Akgül Nilgün, Yilmaz Cemile, Bilgir Elif, Çelik Özer, Baydar Oğuzhan, Bayrakdar İbrahim Şevki
Pamukkale University, Faculty of Dentistry, 1Department of Restorative Dentistry, Denizli, Türkiye.
Afyonkarahisar Health Science University, Faculty of Dentistry, Department of Restorative Dentistry, Afyonkarahisar, Türkiye.
Braz Oral Res. 2024 Sep 30;38:e098. doi: 10.1590/1807-3107bor-2024.vol38.0098. eCollection 2024.
Dental fillings, frequently used in dentistry to address various dental tissue issues, may pose problems when not aligned with the anatomical contours and physiology of dental and periodontal tissues. Our study aims to detect the prevalence and distribution of normal and overhanging filling restorations using a deep CNN architecture trained through supervised learning, on panoramic radiography images. A total of 10480 fillings and 2491 overhanging fillings were labeled using CranioCatch software from 2473 and 1850 images, respectively. After the data obtaining phase, validation (80%), training 10%), and test-groups (10%) were formed from images for both labelling. The YOLOv5x architecture was used to develop the AI model.

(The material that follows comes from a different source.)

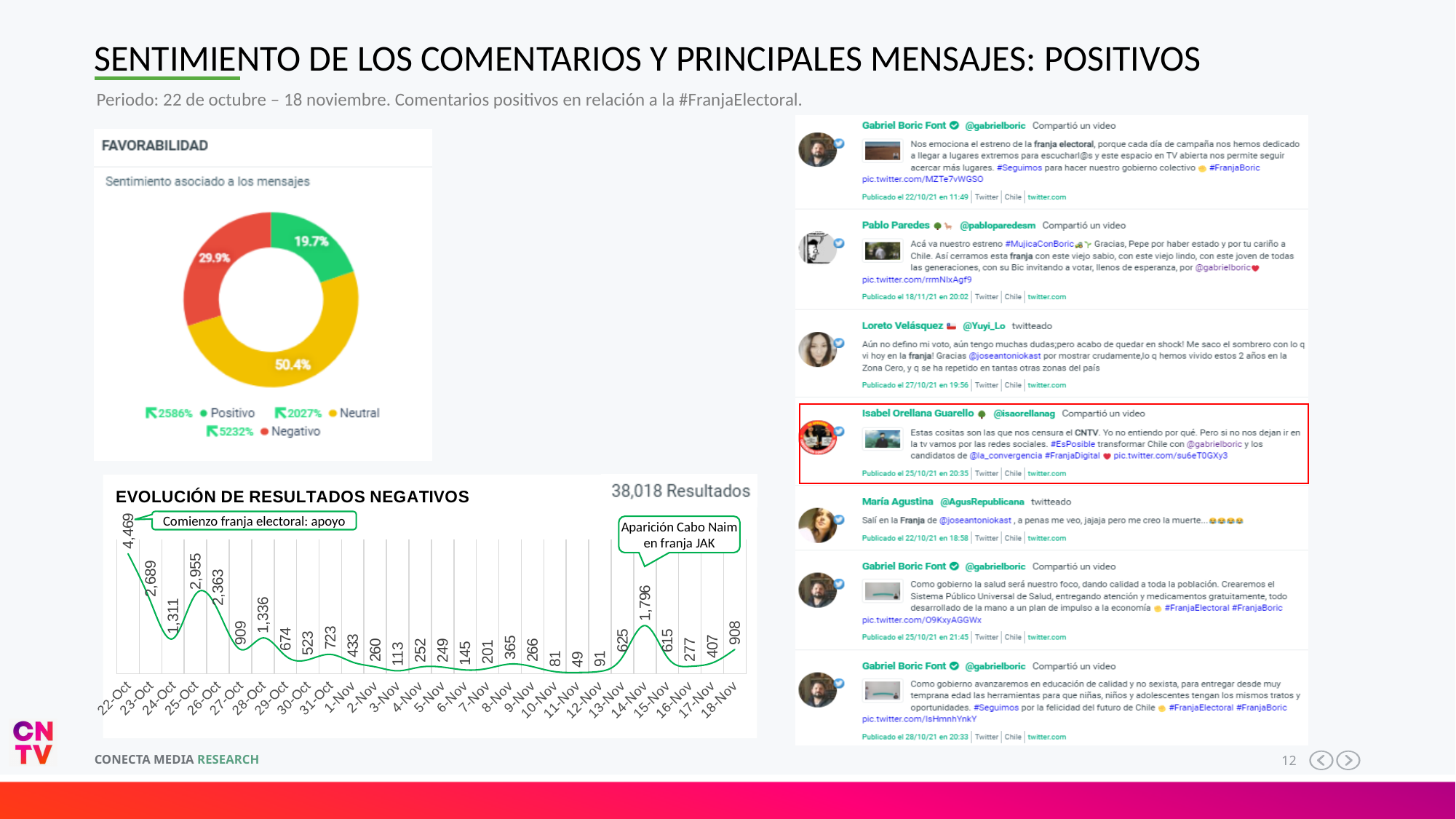
In the FAVORABILIDAD donut chart, what percentage of messages are Neutral? 50.4% In the EVOLUCIÓN DE RESULTADOS NEGATIVOS chart, how many dates are plotted on the x axis? 28 In the FAVORABILIDAD donut chart, which colour represents Positivo? Green In the EVOLUCIÓN DE RESULTADOS NEGATIVOS chart, what is the value for 14-Nov? 1,796 In the EVOLUCIÓN DE RESULTADOS NEGATIVOS chart, which is larger, the value for 25-Oct or the value for 26-Oct? 25-Oct In the FAVORABILIDAD donut chart, which sentiment category has the smallest share? Positivo In the EVOLUCIÓN DE RESULTADOS NEGATIVOS chart, which date has the lowest value? 11-Nov In the FAVORABILIDAD donut chart, what is the difference in percentage points between Neutral and Negativo? 20.5 In the FAVORABILIDAD donut chart, what percentage of messages are Negativo? 29.9% What kind of chart is EVOLUCIÓN DE RESULTADOS NEGATIVOS? Line chart In the FAVORABILIDAD donut chart, how many sentiment categories does the legend list? 3 In the EVOLUCIÓN DE RESULTADOS NEGATIVOS chart, what is the value for 22-Oct? 4,469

The model's performance was assessed through a confusion matrix and sensitivity, precision, and F1 score values of the model were calculated. For filling, sensitivity is 0.95, precision is 0.97, and F1 score is 0.96; for overhanging were determined to be 0.86, 0.89, and 0.87, respectively. The results demonstrate the capacity of the YOLOv5 algorithm to segment dental radiographs efficiently and accurately and demonstrate proficiency in detecting and distinguishing between normal and overhanging filling restorations.

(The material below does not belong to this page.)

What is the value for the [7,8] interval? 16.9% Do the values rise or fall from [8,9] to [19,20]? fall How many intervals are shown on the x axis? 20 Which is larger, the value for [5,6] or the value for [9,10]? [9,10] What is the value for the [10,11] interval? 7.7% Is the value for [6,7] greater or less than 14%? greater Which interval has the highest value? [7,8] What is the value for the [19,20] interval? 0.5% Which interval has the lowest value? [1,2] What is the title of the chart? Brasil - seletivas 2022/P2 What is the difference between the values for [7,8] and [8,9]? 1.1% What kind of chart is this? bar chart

牙科填充物在牙科领域常用于解决各种牙齿组织问题,但如果与牙齿和牙周组织的解剖轮廓及生理结构不匹配,可能会引发问题。我们的研究旨在利用通过监督学习训练的深度卷积神经网络(CNN)架构,在全景X线片图像上检测正常和悬突充填修复体的患病率及分布情况。分别使用CranioCatch软件从2473张和1850张图像中标记出总共10480个填充物和2491个悬突填充物。在数据获取阶段之后,对用于两种标记的图像分别形成验证组(80%)、训练组(10%)和测试组(10%)。使用YOLOv5x架构来开发人工智能模型。通过混淆矩阵评估模型的性能,并计算模型的灵敏度、精度和F1分数值。对于填充物,灵敏度为0.95,精度为0.97,F1分数为0.96;对于悬突填充物,分别确定为0.86、0.89和0.87。结果表明,YOLOv5算法能够高效、准确地分割牙科X线片,并在检测和区分正常和悬突充填修复体方面表现出专业能力。